Dung beetles are increasingly used as a study taxon—both as bioindicators of environmental change, and as a model system for exploring ecosystem functioning. The advantages of this focal taxon approach are many; dung beetles are abundant in a wide range of terrestrial ecosystems, speciose, straightforward to sample, respond to environmental gradients and can be easily manipulated to explore species-functioning relationships. However, there remain large gaps in our understanding of the relationship between dung beetles and the mammals they rely on for dung. Here we review the literature, showing that despite an increase in the study of dung beetles linked to ecosystem functioning and to habitat and land use change, there has been little research into their associations with mammals. We summarize the methods and findings from dung beetle–mammal association studies to date, revealing that although empirical field studies of dung beetles rarely include mammal data, those that do, indicate mammal species presence and composition has a large impact on dung beetle species richness and abundance. We then review the methods used to carry out diet preference and ecosystem functioning studies, finding that despite the assumption that dung beetles are generalist feeders, there are few quantitative studies that directly address this.
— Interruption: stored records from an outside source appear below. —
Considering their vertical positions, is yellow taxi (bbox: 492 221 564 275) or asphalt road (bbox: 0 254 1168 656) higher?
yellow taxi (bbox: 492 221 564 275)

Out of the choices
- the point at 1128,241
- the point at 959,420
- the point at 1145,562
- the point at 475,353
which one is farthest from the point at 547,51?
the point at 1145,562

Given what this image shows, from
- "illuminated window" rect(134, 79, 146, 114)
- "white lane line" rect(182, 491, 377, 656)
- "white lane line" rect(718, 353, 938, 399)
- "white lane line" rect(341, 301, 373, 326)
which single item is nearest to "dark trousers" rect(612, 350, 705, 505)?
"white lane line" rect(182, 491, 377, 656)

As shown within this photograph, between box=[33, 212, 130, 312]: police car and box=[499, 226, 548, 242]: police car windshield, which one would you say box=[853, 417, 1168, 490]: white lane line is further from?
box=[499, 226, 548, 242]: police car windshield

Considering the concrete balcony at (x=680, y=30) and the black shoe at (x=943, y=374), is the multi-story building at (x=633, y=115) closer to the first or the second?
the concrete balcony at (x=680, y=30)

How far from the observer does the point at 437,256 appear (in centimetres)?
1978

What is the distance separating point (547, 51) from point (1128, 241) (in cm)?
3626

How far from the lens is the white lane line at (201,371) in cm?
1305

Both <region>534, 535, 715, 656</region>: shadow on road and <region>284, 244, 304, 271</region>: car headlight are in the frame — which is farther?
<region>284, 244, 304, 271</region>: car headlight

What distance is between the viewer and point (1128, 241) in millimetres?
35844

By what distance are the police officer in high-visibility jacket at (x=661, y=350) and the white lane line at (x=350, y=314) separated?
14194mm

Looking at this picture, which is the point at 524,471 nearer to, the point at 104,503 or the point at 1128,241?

Together this suggests that conclusions about the effects of habitat change on dung beetles are based on incomplete knowledge. We provide recommendations for future work to identify the importance of considering mammal data for dung beetle distributions, composition and their contributions to ecosystem functioning; a critical step if dung beetles are to be used as a reliable bioindicator taxon.

Highlights

  • Indicator species are often used as a more efficient way to assess ecosystem integrity than sampling a large number of taxa [1]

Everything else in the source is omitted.